# DESCRIPTION OF THE TASK
In the piece on Edward Scarborough, print word for word the part that opens with the words containing "At the time of the 1891" and closes with "in Lambeth, London.".

Thank you to Lenka Cathersides for the following research.
Edward Scarborough was born on 6th November 1879 in Brixton, London to electrical engineer Thomas and Sarah (nee Jones). He was baptised on 28th December 1879 at St John the Evangelist’s church in Westminster. At the time of the baptism the family lived at 12 Bythorn Terrace, Brixton. Thomas Patten was working as an electrician.
At the time of the 1891 Census, the family lived at 16 Reaburn Street, Brixton. Thomas was working as an electrical engineer and Sarah was looking after their children: Edward, Thomas and Jane.
Edward’s mother Sarah died in 1900 in Lambeth, London.
Edward Scarborough attested at the Guildhall, London on 4th January 1900 into H Coy, Infantry Battalion of the City of London Imperial Volunteers (CIV). He attested for one year with the Colours. He was a Private with the service number 607. At the time of his attestation he was working as an engineer’s assistant. The ‘CIVs’ was a British corps of volunteers during the Second Boer War. Its infantry and mounted infantry divisions were composed of men recruited mainly from existing volunteer regiments in London and Middlesex. Edward had previously belonged to the 4th Volunteer Battalion of the Queen’s Royal West Surrey Regiment.
He had been previously rejected as unfit for Her Majesty’s Service in the Navy on account of defective teeth. It was the rule that a recruit must have sufficient teeth to masticate his food. http://www.historyofdentistry.group/volumes/vol%207%20number%202.pdf
Edward had a dark complexion, brown eyes and hazel hair.

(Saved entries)
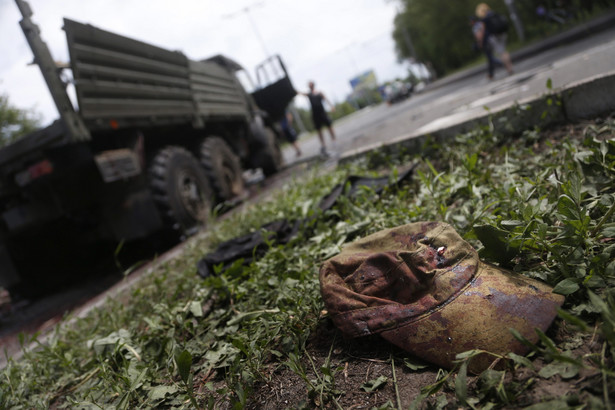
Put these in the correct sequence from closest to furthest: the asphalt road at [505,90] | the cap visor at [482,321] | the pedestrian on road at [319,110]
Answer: the cap visor at [482,321], the asphalt road at [505,90], the pedestrian on road at [319,110]

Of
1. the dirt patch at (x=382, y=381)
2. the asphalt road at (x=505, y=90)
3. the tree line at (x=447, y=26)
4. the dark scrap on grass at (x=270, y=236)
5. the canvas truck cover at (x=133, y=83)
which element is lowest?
the dirt patch at (x=382, y=381)

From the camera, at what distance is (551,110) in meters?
2.80

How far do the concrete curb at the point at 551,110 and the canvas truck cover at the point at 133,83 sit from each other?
3337 millimetres

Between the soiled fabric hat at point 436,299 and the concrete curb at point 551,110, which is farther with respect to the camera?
the concrete curb at point 551,110

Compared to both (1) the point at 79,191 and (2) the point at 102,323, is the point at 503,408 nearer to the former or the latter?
(2) the point at 102,323

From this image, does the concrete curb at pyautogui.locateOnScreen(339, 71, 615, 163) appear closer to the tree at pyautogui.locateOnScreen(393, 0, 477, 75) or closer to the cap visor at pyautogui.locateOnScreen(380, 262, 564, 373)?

# ANSWER SECTION
At the time of the 1891 Census, the family lived at 16 Reaburn Street, Brixton. Thomas was working as an electrical engineer and Sarah was looking after their children: Edward, Thomas and Jane.
Edward’s mother Sarah died in 1900 in Lambeth, London.